Financial News

Banks bounce back

Investors chose to forget last week's negativity and returned chasing equity prices during yesterday's trading session at the Malta Stock Exchange.

HSBC Bank Malta rallied 64c or 6.4 per cent as 29,732 shares were purchased across 98 transactions.

Similarly, Bank of Valletta closed the session at its highest permissible level for the day. During the session a total of 41,840 shares were exchanged across 54 trades pushing the price 18c or 4.1 per cent higher to end at Lm4.51,9.

A substantial amount of FIMBank shares were exchanged across 24 transactions. The price rallied initially but still closed unchanged on the day at $2.35.

Just 275 shares of Lombard Bank were exchanged during the session without altering its previous closing price of Lm10.50. The bank reported, shortly before the market closed, a 44.2 per cent increase in pre-tax profit of Lm3.67 million for the year ended December 31, 2005. The board of directors is proposing a final gross dividend of 20c per share to all shareholders registered on the close of the March 13. Global Financial Services Group recouped more than its entire previous session's decline, jumping seven per cent to close at Lm1.39,2, while International Hotel Investments gained 5.5 per cent to climb back up to €0.95.

Maltacom returned back in favour and reclaimed the psychologically important Lm2 level. Activity consisted of 17,379 shares and was spread across 31 trades.

Malta International Airport was the day's only loser, as the equity declined 3c or 1.9 per cent to close the session at Lm1.57.

FTSE undermined despite strong RBS results

London equities moved lower yesterday as weakness in the mining and telecoms sectors took the shine off strong full-year results from Royal Bank of Scotland. The UK bank impressed investors with a 16 per cent rise in full-year profits and plans to return up to £1 billion to shareholders via a share buy-back programme. Shares in RBS rose four per cent to £19.33.

The news helped move the banking sector higher with HBOS trading up 2.4 per cent to £10.81 and Northern Rock up 0.7 per cent at £11.46.

Wall Street looked set to continue its volatile run yesterday as data showed that US economic growth advanced at its slowest rate in three years as consumer spending slowed.

Revised fourth-quarter gross domestic product data showed a 1.6 per cent annual increase, up from the 1.1 per cent initial estimate, but markedly slower than the 4.1 per cent growth seen in the third quarter.

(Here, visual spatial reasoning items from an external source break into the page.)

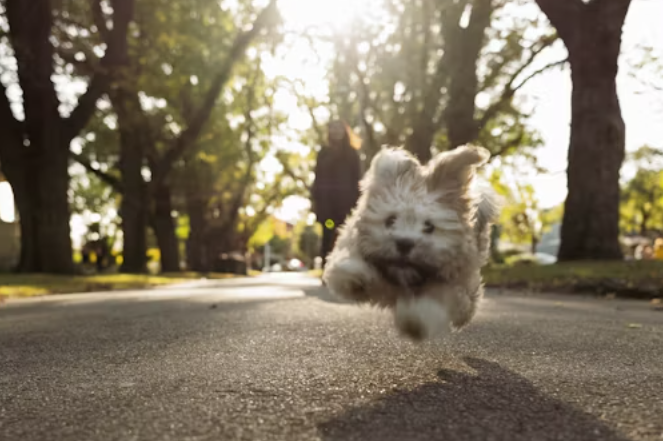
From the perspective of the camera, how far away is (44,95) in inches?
669

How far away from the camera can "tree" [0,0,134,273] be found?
661 inches

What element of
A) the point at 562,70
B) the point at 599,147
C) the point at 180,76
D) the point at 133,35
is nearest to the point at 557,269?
the point at 599,147

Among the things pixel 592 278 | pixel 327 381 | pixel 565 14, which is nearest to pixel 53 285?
pixel 592 278

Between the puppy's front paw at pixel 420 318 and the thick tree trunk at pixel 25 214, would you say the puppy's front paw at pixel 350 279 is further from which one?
the thick tree trunk at pixel 25 214

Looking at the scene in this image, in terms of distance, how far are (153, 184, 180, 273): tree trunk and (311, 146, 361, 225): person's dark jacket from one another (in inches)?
892

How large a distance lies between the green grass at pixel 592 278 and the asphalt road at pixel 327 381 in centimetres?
444

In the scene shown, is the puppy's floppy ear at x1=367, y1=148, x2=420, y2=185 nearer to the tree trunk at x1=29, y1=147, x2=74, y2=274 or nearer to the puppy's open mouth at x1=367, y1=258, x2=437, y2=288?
the puppy's open mouth at x1=367, y1=258, x2=437, y2=288

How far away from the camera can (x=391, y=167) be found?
453 centimetres

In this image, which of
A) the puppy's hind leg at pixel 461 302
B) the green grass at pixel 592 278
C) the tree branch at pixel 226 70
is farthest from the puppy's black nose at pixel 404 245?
the tree branch at pixel 226 70

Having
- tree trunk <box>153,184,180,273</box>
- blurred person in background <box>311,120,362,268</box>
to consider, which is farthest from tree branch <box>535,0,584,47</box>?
tree trunk <box>153,184,180,273</box>

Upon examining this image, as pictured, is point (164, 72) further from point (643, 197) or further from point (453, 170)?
point (643, 197)

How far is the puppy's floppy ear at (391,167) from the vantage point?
4.54 m

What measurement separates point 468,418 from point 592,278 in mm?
9762

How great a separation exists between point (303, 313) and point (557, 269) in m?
7.67
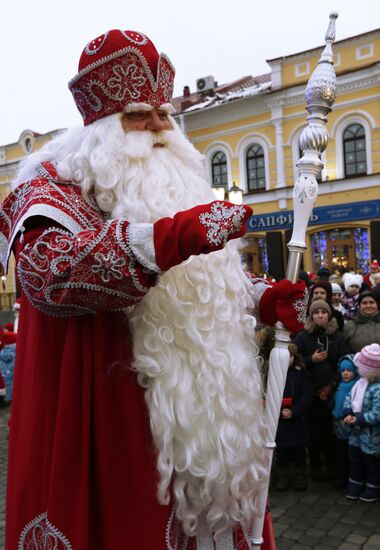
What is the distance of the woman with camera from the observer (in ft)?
15.1

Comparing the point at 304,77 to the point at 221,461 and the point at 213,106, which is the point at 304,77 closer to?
the point at 213,106

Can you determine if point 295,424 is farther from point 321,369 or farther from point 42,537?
point 42,537

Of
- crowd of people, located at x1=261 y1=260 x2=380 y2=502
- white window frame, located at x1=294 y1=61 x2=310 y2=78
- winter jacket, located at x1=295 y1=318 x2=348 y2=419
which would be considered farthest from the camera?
white window frame, located at x1=294 y1=61 x2=310 y2=78

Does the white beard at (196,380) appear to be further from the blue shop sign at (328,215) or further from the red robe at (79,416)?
the blue shop sign at (328,215)

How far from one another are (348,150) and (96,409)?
1607 centimetres

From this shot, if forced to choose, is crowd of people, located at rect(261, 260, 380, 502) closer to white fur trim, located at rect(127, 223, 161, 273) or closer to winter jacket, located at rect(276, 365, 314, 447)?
winter jacket, located at rect(276, 365, 314, 447)

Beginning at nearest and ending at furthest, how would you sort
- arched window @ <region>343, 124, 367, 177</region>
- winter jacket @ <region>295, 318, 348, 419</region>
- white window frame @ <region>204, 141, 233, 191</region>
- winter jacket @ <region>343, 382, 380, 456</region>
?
winter jacket @ <region>343, 382, 380, 456</region>
winter jacket @ <region>295, 318, 348, 419</region>
arched window @ <region>343, 124, 367, 177</region>
white window frame @ <region>204, 141, 233, 191</region>

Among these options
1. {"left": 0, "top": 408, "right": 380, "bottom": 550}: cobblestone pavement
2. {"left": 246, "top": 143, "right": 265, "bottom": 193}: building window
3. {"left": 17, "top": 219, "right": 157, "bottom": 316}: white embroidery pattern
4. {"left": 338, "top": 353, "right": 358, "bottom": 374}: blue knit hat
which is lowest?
{"left": 0, "top": 408, "right": 380, "bottom": 550}: cobblestone pavement

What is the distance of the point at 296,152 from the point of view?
16.7m

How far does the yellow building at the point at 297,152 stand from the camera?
15.7 m

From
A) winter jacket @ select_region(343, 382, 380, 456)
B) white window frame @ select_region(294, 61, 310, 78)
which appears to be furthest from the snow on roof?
winter jacket @ select_region(343, 382, 380, 456)

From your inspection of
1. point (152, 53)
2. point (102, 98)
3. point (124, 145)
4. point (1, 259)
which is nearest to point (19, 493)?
point (1, 259)

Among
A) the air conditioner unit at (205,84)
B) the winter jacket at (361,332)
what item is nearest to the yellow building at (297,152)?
the air conditioner unit at (205,84)

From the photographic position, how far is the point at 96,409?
1.50 metres
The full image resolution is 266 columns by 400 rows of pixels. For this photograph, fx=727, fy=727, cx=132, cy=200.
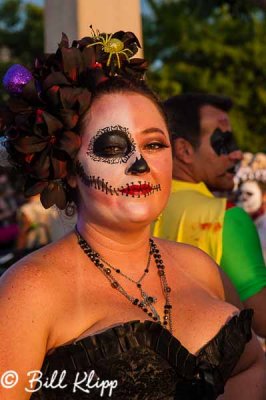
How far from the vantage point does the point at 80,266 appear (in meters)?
2.39

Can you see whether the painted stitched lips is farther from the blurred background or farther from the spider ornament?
the blurred background

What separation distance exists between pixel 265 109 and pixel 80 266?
71.4ft

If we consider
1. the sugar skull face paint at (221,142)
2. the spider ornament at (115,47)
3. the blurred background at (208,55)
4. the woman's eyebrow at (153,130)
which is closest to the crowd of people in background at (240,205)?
the sugar skull face paint at (221,142)

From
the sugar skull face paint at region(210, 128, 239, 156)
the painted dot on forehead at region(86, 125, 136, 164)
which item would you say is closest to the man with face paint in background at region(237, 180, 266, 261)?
the sugar skull face paint at region(210, 128, 239, 156)

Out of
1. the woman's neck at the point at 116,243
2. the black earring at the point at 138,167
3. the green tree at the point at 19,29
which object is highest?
the green tree at the point at 19,29

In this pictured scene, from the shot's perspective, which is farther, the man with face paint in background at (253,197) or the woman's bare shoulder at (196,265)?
the man with face paint in background at (253,197)

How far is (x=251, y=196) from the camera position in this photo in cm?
725

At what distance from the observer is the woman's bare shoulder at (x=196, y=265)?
268 centimetres

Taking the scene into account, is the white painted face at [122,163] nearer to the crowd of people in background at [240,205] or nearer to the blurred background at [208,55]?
the crowd of people in background at [240,205]

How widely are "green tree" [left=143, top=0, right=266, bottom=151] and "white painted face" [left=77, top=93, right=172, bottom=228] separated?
20.1 metres

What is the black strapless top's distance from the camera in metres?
2.15

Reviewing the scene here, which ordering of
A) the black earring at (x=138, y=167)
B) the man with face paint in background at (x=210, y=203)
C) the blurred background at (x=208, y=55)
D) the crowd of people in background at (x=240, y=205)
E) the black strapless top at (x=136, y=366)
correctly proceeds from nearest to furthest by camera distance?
Result: the black strapless top at (x=136, y=366), the black earring at (x=138, y=167), the man with face paint in background at (x=210, y=203), the crowd of people in background at (x=240, y=205), the blurred background at (x=208, y=55)

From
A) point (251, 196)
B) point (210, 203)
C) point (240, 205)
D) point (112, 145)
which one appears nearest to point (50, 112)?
point (112, 145)

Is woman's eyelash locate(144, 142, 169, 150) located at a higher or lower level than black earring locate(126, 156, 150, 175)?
higher
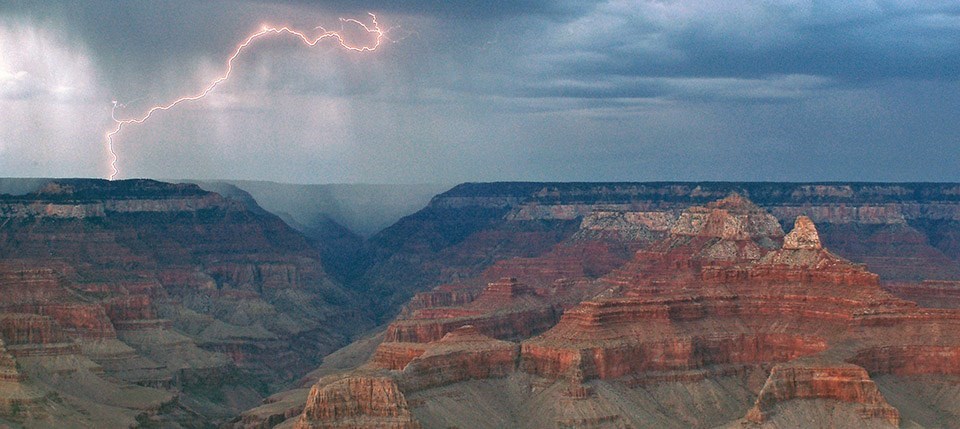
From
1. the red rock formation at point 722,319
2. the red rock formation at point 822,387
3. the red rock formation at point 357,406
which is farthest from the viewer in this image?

Europe's bourses fell, after extending four-and-a-half-year highs in the previous session, with weakness in oil and utility stocks weighing. The FTSE Eurofirst 300 was down 0.8 per cent by mid afternoon with the Xetra Dax in Frankfurt down one per cent, the CAC-40 in Paris off 0.7 per cent and the FTSE 100 in London down 0.8 per cent.

The Japanese stock market eked out another increase yesterday, with rises in many domestic sectors counterbalancing falls among commodity companies. The Nikkei 225 managed its fourth straight rise, though there was little sense of triumph, with an increase of only 0.1 per cent to 16,205.43. The Topix was up 0.2 per cent to 1,660.42.